La lluvia finalmente se había detenido con los primeros rayos de luz cuando el sol comenzó su viaje eterno al levantarse por el cielo. La tormenta de las noches anteriores había sido una de las más fuertes de toda la temporada de lluvias cuyos truenos eran tan estruendosos que minimizaban otros sonidos producidos por animales o humanos. Para Cecilia Ochoa Carrera, esta noche de junio también estuvo llena de acontecimientos, ya que dio a luz a su primer hijo: Ignacio.

Aunque este es el comienzo de nuestra historia, la vida de Cecilia ha sido dura y llena de obstáculos. Nació en el barrio de Mexicaltzingo, que se encuentra en las afueras de la Villa de Guadalajara y que ahora se ha convertido en una ciudad importante para la corona de España. A la edad de ocho años, fue abandonada frente a la catedral de la ciudad por sus padres que ya no podían permitirse alimentarla. Sus llantos atrajeron la atención de una familia aristocrática que la tomó bajo su ala. La vistieron y la alimentaron y los criados de la casa la capacitaron desde el principio para lavar la ropa y hacer las tareas domésticas.

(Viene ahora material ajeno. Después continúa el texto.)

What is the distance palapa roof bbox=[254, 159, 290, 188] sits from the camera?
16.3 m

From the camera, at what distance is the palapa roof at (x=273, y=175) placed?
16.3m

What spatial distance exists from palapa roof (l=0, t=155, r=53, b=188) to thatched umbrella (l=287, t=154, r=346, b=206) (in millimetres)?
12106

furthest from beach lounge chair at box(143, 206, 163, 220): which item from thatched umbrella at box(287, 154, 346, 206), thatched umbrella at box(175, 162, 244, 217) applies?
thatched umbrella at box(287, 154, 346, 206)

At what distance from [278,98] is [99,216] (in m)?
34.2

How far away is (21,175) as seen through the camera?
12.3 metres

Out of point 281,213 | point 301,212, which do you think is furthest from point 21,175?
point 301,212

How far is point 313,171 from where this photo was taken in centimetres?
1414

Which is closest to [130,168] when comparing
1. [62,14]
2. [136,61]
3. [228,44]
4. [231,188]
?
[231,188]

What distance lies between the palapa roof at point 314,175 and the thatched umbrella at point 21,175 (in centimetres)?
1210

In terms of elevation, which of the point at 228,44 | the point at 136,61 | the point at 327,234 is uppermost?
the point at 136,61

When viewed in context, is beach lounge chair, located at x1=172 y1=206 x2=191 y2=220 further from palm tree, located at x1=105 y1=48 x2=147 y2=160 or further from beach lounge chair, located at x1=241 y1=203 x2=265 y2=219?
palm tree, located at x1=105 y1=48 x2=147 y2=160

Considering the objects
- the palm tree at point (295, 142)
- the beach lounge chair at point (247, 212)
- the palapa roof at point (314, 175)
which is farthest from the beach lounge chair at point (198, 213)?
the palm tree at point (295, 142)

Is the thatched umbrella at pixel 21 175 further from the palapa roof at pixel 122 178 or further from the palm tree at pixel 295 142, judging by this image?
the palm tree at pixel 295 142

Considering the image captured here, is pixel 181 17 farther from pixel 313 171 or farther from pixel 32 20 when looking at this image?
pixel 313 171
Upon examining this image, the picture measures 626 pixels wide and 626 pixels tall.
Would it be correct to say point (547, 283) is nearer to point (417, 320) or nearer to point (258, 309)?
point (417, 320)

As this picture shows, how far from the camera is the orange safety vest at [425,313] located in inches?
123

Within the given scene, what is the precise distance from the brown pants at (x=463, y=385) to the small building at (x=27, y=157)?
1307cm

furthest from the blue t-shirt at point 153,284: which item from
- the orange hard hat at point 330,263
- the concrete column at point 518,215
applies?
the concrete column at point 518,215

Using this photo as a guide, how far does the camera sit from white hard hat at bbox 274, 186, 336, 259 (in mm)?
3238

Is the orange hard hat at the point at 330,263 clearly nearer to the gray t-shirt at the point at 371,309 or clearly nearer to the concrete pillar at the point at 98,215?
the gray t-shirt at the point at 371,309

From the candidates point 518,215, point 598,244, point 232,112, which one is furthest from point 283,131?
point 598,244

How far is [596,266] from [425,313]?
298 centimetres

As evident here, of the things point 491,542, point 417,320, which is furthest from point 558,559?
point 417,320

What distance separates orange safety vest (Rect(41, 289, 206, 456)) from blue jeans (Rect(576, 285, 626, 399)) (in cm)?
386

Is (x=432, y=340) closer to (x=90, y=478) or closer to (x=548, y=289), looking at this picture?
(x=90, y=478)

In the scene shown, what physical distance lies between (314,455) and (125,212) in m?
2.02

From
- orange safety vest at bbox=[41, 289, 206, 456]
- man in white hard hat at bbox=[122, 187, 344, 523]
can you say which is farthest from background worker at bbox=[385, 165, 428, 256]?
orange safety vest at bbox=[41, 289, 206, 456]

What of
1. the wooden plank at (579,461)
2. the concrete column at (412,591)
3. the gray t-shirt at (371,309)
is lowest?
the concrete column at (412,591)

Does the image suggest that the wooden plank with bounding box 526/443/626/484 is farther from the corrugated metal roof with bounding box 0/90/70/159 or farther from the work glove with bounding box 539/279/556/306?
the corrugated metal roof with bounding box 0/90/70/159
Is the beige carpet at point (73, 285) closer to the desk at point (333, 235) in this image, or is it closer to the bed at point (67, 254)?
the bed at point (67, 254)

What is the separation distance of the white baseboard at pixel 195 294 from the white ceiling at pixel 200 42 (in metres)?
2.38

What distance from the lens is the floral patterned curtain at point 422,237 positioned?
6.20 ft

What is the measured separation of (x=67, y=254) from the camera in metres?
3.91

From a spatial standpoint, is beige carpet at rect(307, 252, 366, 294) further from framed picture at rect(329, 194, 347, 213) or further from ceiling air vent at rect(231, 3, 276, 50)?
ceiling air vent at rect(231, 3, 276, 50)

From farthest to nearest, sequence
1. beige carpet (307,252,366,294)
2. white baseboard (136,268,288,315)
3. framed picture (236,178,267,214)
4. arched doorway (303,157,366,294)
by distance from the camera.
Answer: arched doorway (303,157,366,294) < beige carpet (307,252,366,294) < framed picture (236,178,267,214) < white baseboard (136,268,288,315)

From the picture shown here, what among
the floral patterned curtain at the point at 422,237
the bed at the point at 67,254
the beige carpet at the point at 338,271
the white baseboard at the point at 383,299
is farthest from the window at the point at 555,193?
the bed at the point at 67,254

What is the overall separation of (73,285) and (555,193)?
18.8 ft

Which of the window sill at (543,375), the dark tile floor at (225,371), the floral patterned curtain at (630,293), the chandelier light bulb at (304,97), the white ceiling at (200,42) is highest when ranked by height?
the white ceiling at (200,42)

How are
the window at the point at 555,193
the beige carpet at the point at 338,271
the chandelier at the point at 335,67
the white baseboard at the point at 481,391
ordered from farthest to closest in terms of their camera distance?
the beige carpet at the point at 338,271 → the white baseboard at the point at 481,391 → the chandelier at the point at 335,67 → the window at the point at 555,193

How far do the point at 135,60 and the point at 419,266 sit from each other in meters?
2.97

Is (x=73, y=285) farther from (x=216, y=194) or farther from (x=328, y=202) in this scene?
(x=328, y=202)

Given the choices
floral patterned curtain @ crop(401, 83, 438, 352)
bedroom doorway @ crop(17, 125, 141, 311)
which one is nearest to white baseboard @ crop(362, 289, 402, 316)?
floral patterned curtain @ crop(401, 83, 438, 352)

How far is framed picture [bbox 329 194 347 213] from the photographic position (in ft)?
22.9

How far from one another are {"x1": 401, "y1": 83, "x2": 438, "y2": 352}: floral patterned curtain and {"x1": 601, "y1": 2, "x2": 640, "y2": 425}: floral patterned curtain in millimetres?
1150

En los primeros días de estar en ese lugar, lloraba mucho por sus padres y se sentía sola. Los sirvientes le recordaron que había tenido suerte de haber sido rescatada por la familia para la que trabajan, ya que la ciudad es implacable y dura. La Guadalajara de 1754 es un excelente lugar para vivir para la aristocracia española ya que le iba bien en las industrias de ganado, henequén, tequila y maíz que crecen abundantemente en el valle de Atemajac. Sin embargo, muchos mestizos, indígenas y mulatos no disfrutan de tales privilegios que la ciudad ofrece y tienen que valerse por sí mismos en las afueras de la ciudad para obtener alimentos y mantenerse vivos. Esto era algo que Mercedes siempre le recordaba a la pequeña Cecilia con la cual se encariñó y por lo cual solicitó a los dueños que le permitieran criarla. Mercedes le enseñó a Cecilia cómo elegir las mejores verduras del mercado, cómo lavar, secar y doblar la ropa de los dueños, e incluso cómo disfrutar de su vida mientras vivían en esa casa. Motivada por la amistad y el cuidado de Mercedes, Cecilia realizó sus deberes diligentemente y llegó a ser amada por la familia que la había cuidado.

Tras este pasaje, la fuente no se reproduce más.